Your goal
Lines containing "marking" should be pulled from the material below.

Study material
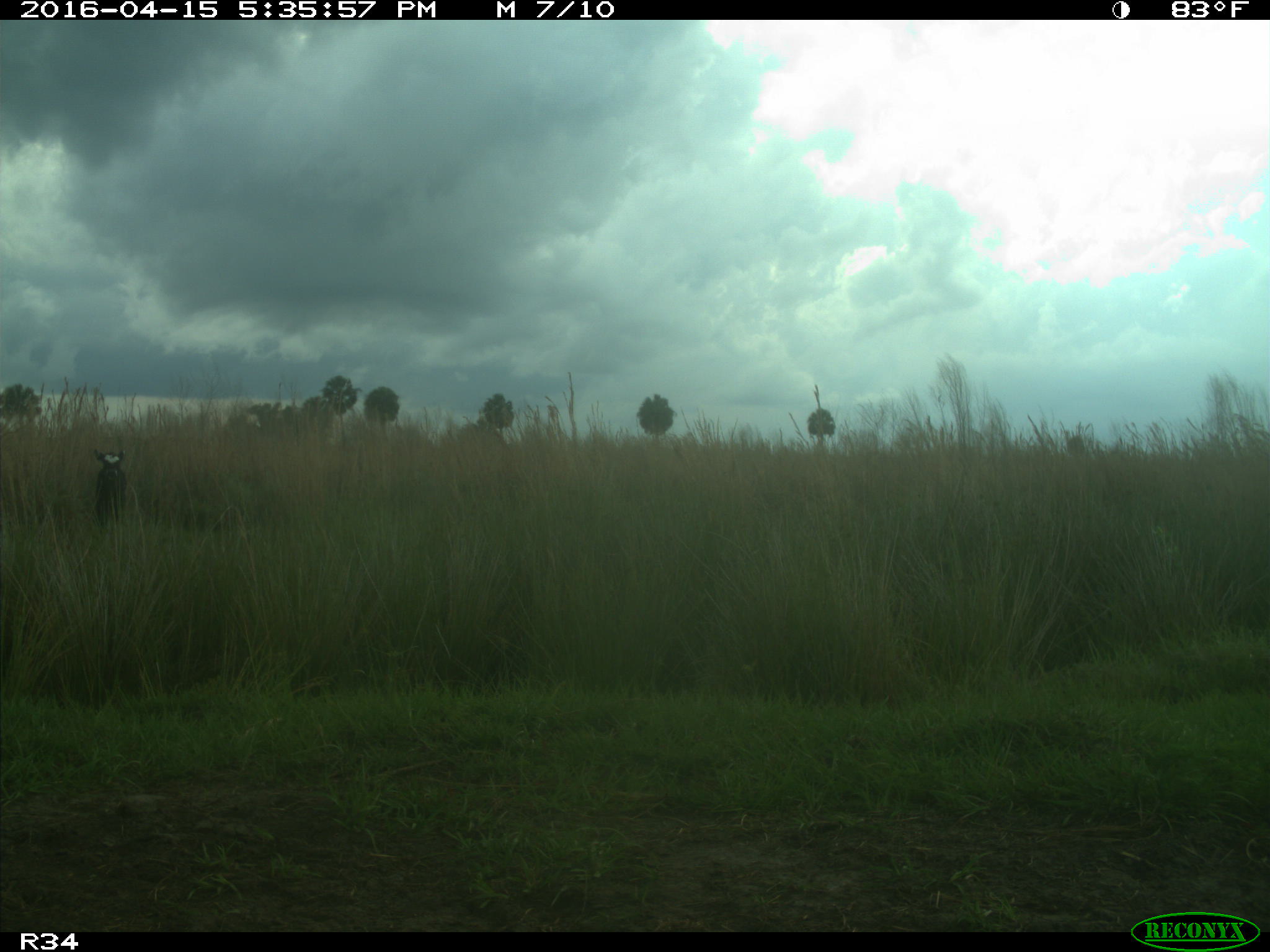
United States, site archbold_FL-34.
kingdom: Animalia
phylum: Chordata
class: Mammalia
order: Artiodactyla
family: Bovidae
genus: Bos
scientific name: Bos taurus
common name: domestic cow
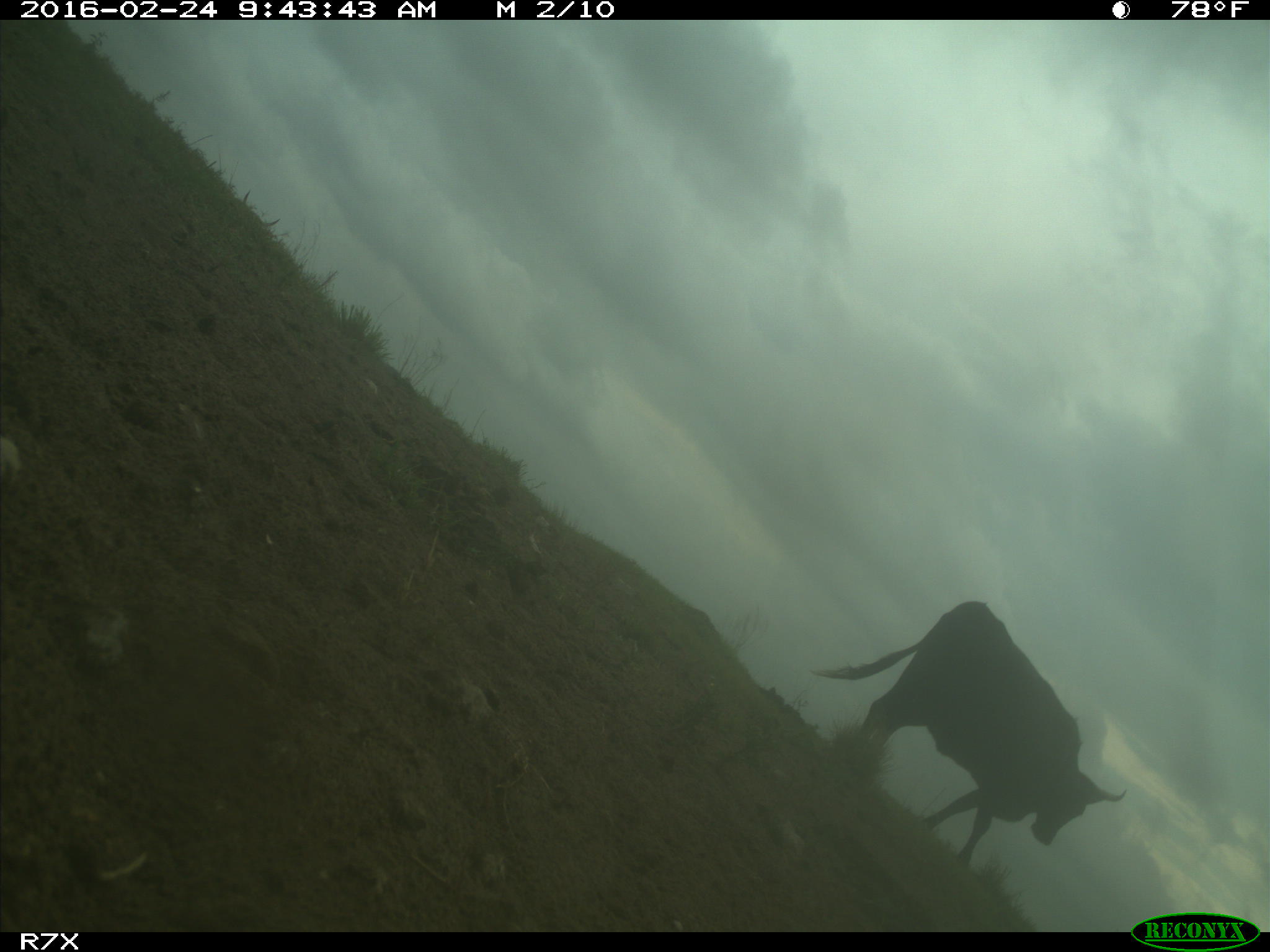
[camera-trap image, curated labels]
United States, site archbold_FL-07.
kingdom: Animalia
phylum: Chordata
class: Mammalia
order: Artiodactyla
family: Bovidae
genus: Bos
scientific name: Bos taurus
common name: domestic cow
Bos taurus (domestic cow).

* * *

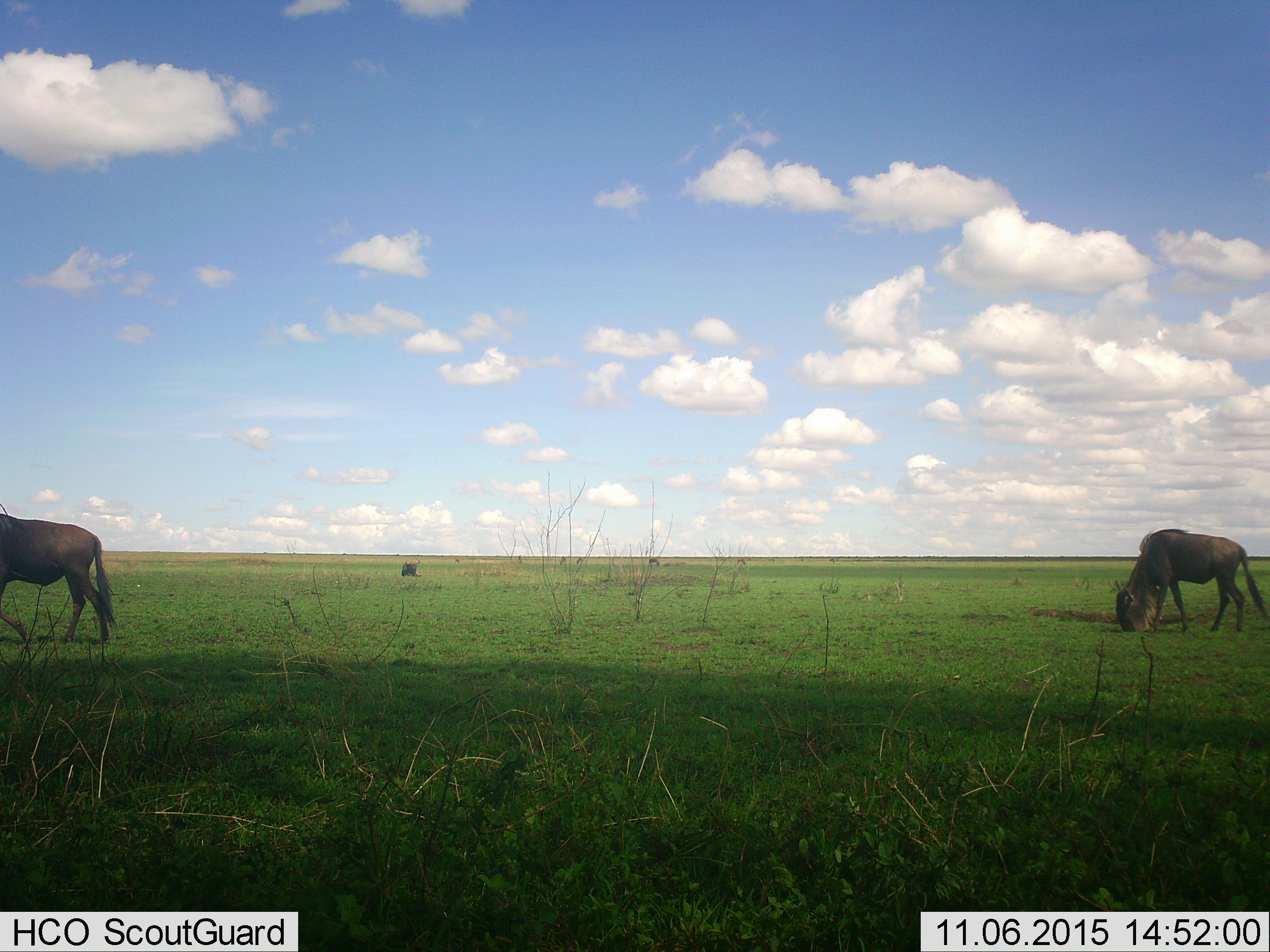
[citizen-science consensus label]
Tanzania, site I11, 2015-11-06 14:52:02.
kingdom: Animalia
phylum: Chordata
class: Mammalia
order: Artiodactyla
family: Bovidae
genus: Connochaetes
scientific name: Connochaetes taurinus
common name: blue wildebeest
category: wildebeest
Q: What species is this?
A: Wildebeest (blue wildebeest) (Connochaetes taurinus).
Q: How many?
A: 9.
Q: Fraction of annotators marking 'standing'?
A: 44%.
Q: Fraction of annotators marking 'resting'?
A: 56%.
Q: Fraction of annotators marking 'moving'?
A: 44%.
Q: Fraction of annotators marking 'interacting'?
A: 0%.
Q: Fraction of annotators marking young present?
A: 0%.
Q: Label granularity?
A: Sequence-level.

Exercise result
Q: Fraction of annotators marking 'standing'?
Q: Fraction of annotators marking 'resting'?
Q: Fraction of annotators marking 'moving'?
Q: Fraction of annotators marking 'interacting'?
Q: Fraction of annotators marking young present?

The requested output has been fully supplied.